━━━━━ Source extract

I dont think I need to. If i do that I end up with the circular
dependency problem. In fact I'd get an exception if i initialize the
pointer to BAR contained in FOO. For simplicity.

// bar.h
#ifndef BAR_H
#define BAR_H
# include <memory>
# include "foo.h"

class FOO;
class BAR
{
public:
BAR();
~BAR();
private:
int in_use;
FOO* foo;
};

//bar.cpp
# include "bar.h"
# include <iostream>

BAR::BAR() : in_use(0), foo(new FOO())
{
std::cout << " bar's constructor " << std::endl;
}

BAR::~BAR()
{
std::cout << " bar's destructor " << std::endl; delete foo;
}

// foo.h
#ifndef FOO_H
#define FOO_H

# include <memory>
# include "bar.h"

class BAR;
class FOO
{
public:
FOO();
~FOO();

private:
int idx;
BAR* bar; // Initialize HOW??
};

#endif

//foo.cpp
# include<iostream>
# include "foo.h"

FOO::FOO() : idx(0)
{
std::cout << " foo's constructor called " << std::endl;
}

FOO::~FOO()
{
std::cout << " foo destructing " << std::endl;
}

// main_test.cpp
int main()
{
BAR *ptrBar = new BAR;
for (int Idx(0); Idx < 10; ++Idx)

━━━━━━━━━━

- _Work request_:
In the C++ forum excerpt, what problem does the writer say they would end up with if they did what was suggested?

━━━━━ Recorded information

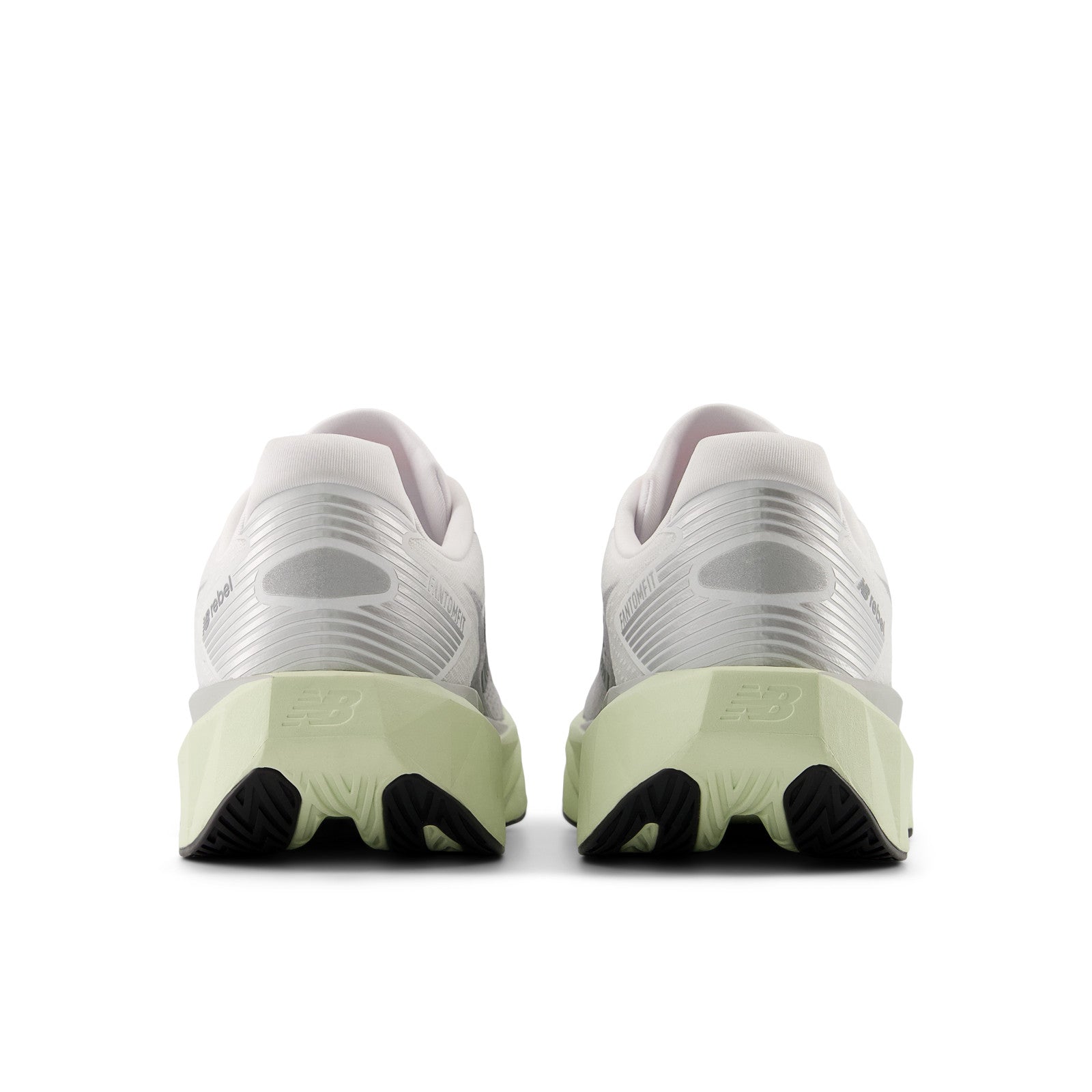 New Balance Männer FuelCell Rebel V5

━━━━━━━━━━

- _Response_:
The circular dependency problem.